5 Ways to Celebrate Earth Day

Whether you're on a quest to make the world a better place or you just want to ensure the beauty of nature is still around for future generations, Earth Day, which falls on April 22, is one of the best times to honor your passion.

Earth Day activities are a great way to enjoy the outdoors and kick off the start of spring. Here are some ideas to help you find an opportunity to connect with nature.

More: Family Camping Traditions to Start This Year

1. Go Camping

There are few better ways to celebrate Earth Day than with a weekend outside. Many campgrounds are just now opening around this time or are still offering first-come, first-serve sites before the summer season starts.
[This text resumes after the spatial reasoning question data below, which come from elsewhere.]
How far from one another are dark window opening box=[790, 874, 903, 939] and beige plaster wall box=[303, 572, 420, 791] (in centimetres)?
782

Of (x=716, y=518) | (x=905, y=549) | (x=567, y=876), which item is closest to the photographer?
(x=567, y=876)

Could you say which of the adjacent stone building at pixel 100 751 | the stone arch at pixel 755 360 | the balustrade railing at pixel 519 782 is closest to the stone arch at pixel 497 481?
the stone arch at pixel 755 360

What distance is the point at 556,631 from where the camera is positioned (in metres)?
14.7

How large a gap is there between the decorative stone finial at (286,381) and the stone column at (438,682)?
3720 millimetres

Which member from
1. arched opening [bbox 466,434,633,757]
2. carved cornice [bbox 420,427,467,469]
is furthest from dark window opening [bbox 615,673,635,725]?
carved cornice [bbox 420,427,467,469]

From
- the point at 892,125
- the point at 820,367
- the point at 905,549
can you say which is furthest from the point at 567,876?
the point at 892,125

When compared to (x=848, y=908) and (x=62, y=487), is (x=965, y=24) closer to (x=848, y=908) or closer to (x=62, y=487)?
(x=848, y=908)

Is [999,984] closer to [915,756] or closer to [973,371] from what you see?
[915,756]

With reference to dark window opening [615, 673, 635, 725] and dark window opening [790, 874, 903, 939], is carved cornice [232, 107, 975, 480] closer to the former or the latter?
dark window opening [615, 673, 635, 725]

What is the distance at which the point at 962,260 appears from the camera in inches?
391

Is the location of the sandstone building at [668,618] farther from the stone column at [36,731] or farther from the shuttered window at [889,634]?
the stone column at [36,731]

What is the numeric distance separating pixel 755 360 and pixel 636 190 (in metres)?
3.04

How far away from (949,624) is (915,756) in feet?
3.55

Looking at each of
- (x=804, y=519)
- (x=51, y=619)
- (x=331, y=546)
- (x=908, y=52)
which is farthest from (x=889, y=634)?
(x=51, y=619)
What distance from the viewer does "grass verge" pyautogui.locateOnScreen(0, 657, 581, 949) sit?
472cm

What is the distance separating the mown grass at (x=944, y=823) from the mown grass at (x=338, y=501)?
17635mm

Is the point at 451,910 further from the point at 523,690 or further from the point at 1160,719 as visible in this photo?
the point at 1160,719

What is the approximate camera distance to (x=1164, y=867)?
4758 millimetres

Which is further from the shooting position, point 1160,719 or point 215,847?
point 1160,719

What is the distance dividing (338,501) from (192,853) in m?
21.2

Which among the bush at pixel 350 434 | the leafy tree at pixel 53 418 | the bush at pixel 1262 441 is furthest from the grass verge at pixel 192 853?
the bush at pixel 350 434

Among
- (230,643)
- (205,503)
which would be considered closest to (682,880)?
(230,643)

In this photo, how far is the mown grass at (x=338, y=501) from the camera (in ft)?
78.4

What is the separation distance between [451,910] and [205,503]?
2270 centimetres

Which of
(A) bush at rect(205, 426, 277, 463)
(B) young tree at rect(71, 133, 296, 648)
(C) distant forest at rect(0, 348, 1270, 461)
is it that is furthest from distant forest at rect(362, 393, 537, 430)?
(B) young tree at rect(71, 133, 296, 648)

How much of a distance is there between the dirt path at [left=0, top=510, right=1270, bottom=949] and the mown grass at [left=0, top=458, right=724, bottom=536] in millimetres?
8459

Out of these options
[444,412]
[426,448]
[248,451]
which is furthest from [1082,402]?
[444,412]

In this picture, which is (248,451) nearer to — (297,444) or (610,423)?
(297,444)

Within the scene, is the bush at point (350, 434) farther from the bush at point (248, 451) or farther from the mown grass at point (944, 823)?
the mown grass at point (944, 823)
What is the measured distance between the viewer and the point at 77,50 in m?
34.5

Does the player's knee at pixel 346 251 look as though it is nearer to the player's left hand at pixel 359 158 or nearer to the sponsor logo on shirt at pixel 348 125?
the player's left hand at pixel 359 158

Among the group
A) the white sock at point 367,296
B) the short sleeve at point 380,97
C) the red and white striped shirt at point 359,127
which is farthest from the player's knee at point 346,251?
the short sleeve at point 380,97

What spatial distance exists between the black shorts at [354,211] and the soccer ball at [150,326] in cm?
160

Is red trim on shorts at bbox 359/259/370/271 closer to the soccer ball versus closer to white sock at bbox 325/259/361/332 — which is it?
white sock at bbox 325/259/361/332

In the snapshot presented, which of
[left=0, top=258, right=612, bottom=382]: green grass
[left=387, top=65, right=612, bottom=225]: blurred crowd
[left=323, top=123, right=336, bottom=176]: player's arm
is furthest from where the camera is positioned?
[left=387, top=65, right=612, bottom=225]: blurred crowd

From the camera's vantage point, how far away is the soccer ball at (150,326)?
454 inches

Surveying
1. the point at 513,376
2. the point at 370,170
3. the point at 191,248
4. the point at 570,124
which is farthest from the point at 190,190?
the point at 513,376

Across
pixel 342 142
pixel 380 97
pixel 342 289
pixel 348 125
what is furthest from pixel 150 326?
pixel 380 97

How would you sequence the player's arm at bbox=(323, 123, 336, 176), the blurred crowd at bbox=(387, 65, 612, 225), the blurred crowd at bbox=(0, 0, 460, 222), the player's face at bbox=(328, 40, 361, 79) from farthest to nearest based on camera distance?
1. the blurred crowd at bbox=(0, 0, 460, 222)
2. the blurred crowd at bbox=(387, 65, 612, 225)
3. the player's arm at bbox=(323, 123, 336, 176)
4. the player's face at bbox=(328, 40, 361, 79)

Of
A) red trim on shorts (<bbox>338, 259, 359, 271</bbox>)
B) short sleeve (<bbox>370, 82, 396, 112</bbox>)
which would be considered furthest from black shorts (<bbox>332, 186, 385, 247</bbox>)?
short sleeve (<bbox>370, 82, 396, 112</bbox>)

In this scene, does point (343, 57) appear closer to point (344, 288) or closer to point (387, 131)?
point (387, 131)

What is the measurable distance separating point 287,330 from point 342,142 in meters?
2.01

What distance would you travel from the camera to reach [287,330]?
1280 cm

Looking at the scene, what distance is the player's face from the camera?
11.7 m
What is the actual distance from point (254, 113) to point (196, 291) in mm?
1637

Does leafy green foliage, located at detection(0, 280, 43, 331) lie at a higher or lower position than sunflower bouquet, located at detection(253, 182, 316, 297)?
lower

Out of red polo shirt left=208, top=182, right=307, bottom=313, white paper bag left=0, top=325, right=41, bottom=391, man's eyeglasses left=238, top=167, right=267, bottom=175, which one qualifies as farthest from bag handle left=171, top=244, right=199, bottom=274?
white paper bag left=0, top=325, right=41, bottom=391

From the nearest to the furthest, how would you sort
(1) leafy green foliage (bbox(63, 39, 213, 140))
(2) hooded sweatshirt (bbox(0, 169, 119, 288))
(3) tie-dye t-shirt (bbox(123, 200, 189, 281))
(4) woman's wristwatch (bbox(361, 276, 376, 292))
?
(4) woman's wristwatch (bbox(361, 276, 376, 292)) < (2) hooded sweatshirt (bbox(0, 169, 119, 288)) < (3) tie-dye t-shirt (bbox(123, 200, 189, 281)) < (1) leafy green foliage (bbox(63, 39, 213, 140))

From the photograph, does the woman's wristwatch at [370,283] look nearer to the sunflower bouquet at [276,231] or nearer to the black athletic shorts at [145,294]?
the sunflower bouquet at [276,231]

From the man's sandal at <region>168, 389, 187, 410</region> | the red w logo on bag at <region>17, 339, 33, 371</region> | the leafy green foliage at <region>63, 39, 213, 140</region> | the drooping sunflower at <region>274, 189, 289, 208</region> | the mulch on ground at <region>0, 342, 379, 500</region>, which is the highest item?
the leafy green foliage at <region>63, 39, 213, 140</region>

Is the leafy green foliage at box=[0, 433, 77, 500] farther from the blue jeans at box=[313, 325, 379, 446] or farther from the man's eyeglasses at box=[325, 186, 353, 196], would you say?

Find a great spring camping destination, and don't forget your spring-specific camping gear.

2. Volunteer Locally or at a National Park

The best way to celebrate Earth Day is to volunteer your time at a local city park or national park you've always wanted to visit. There are many volunteer opportunities across the country; pick one at NPS.gov or EPA.gov. You can also get involved in your region through the Earth Day Network, which has already fostered "a billion acts of green" and is now trying to reach 2 billion.

Learn more at Earthday.org/takeaction.

3. Plant a Tree

Immediately following Earth Day is Arbor Day, on April 25. Get in the spirit and plant a tree with your family. You can plant one in your backyard or find an organized event at ArborDay.org.

4. Park Your Car for the Day

Earth day is all about being outside, celebrating and appreciating the natural world around you. On Earth Day, don't drive to work, the store or your friend's house. Bike or walk instead. Better yet—plan a trip to a local state or national park and spend your day exploring.

5. Start a Compost Bin

Earth Day is a great time to start "greening" your life. One way to do this is to start a compost bin. Americans throw out 25 percent of the food they prepare, which costs nearly $1 billion annually to dispose of. Wasted food typically ends up in landfills, where it can harm the planet.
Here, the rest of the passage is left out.